В России вопросы о fashion примерно те же, что и десять лет назад и люди спорят о том, кому и зачем все это нужно; fashion-дизайнер в России это профессия или хобби и есть ли в стране индустрия моды? О рынке fashion в России — специально для Ъ-Lifestyle рассказывает Ольга Михайловская (Vogue).

В канун Нового года принято подводить итоги. Мировая fashion-общественность уже подводит их весь последний месяц. Этот год уходя оставил после себя много вопросов. У всех проблемы разного масштаба и степени сложности. Все недоумевают, почему из Dior ушел Раф Симонс, ведь все так хорошо начиналось, и что теперь будет со всеобщим любимцем Альбером Эльбазом, скандально расставшимся с Lanvin. Все вместе сокрушаются по поводу падения продаж французского, да и любого другого люкса в Китае. В самом Китае, Корее и даже Японии горюют о том, что в бесконечном потоке fashion-недель западные закупщики частенько физически не успевают добраться до их дизайнеров, что мешает этим дизайнерам занять достойное место в мировом модном процессе. И только в России вопросы примерно те же, что и десять лет назад, А именно: кому и зачем все это нужно; fashion-дизайнер в России это профессия или хобби; кто все эти люди в зале; и есть ли в стране индустрия моды?

На последний, он же главный вопрос ответ ясен: индустрии нет. Пока нет. Но это не значит, что ее не может быть. При этом сразу оговоримся, под индустрией мы не имеем в виду французский, итальянский или даже английский образцы, за которыми стоят вековые традиции, и все, что из них проистекает,— ремесла, мануфактуры, школы, журналистика и аналитика. Речь идет о цивилизованном процессе создания и производства на территории России товаров, соответствующих современным понятиям о качестве и дизайне. Но для этого они, эти понятия, должны получить более или менее ясные очертания.

Иными словами, должна сформироваться профессиональная среда, ключевое слово «профессиональная». Речь идет не только и не столько о дизайнерах, стилистах, редакторах, которые сидят в первых рядах на показах, но в первую очередь об аналитиках и практиках, байерах и маркетологах, технических консультантах и технологах, ну и в конце концов об инвесторах, которые, как ни странно, тоже должны быть профессионалами своего дела.

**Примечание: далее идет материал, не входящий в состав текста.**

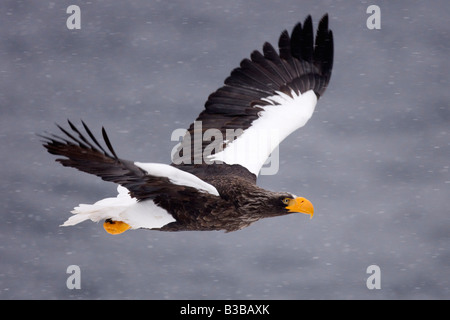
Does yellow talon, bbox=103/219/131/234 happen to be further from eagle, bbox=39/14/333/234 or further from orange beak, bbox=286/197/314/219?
orange beak, bbox=286/197/314/219

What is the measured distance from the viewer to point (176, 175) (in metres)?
7.57

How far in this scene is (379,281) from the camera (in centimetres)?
1833

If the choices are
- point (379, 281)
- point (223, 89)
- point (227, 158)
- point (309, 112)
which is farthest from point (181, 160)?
point (379, 281)

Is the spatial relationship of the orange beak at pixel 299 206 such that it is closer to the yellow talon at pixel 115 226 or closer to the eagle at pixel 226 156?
the eagle at pixel 226 156

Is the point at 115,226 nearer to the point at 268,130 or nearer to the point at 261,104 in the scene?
the point at 268,130

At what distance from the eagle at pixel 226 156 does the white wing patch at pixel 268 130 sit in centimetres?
1

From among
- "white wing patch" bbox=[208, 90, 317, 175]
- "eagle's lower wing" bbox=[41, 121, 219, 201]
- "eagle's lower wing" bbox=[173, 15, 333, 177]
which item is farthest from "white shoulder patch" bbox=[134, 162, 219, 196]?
"white wing patch" bbox=[208, 90, 317, 175]

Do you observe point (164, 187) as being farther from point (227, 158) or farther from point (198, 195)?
point (227, 158)

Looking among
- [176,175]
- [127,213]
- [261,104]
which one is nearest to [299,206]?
[176,175]

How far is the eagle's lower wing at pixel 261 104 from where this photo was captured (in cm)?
934

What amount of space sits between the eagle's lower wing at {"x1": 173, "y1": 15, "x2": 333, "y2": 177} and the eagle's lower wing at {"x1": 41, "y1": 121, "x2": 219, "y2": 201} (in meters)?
1.08

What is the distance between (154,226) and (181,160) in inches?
46.4

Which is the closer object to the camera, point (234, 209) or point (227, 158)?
point (234, 209)

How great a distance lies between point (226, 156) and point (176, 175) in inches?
70.7
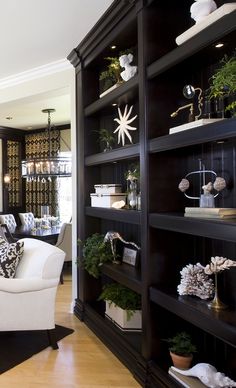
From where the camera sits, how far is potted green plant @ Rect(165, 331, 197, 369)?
2.27 m

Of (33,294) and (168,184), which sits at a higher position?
(168,184)

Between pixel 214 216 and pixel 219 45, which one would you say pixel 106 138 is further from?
pixel 214 216

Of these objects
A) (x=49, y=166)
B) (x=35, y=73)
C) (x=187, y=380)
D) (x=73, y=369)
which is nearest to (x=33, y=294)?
(x=73, y=369)

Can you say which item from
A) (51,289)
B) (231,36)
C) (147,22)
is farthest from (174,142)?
(51,289)

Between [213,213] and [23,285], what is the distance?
1.81m

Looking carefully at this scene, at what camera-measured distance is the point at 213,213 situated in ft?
6.41

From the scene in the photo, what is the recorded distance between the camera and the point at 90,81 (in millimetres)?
3785

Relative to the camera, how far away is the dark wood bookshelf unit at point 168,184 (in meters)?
1.95

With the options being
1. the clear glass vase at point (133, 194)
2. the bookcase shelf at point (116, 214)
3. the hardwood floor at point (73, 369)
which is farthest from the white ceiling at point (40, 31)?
the hardwood floor at point (73, 369)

Пока что взяться этой профессиональной среде особенно неоткуда. В бывших советских институтах преподают люди, сформированные советской же средой, получившие советское образование и соответствующие представления о прекрасном и безобразном, но что самое катастрофическое, что большинство из них даже близко никогда не видели, как работает дизайнер в странах той самой модной индустрии, и не имеют представления о мировой практике. Что касается бизнес- и коммуникационной составляющей обучения, здесь дела обстоят не лучше.

Даже в самых дорогих и престижных fashion-школах преподают люди, не только сами не имеющие серьезного опыта в этой сфере, но порой никогда в жизни не видевшие вживую, как работают эти механизмы. Большинство из них не имели дела с крупными международными пиар-агентствами, никогда не были на fashion-шоу мировых столиц моды или в профессионально организованном шоуруме.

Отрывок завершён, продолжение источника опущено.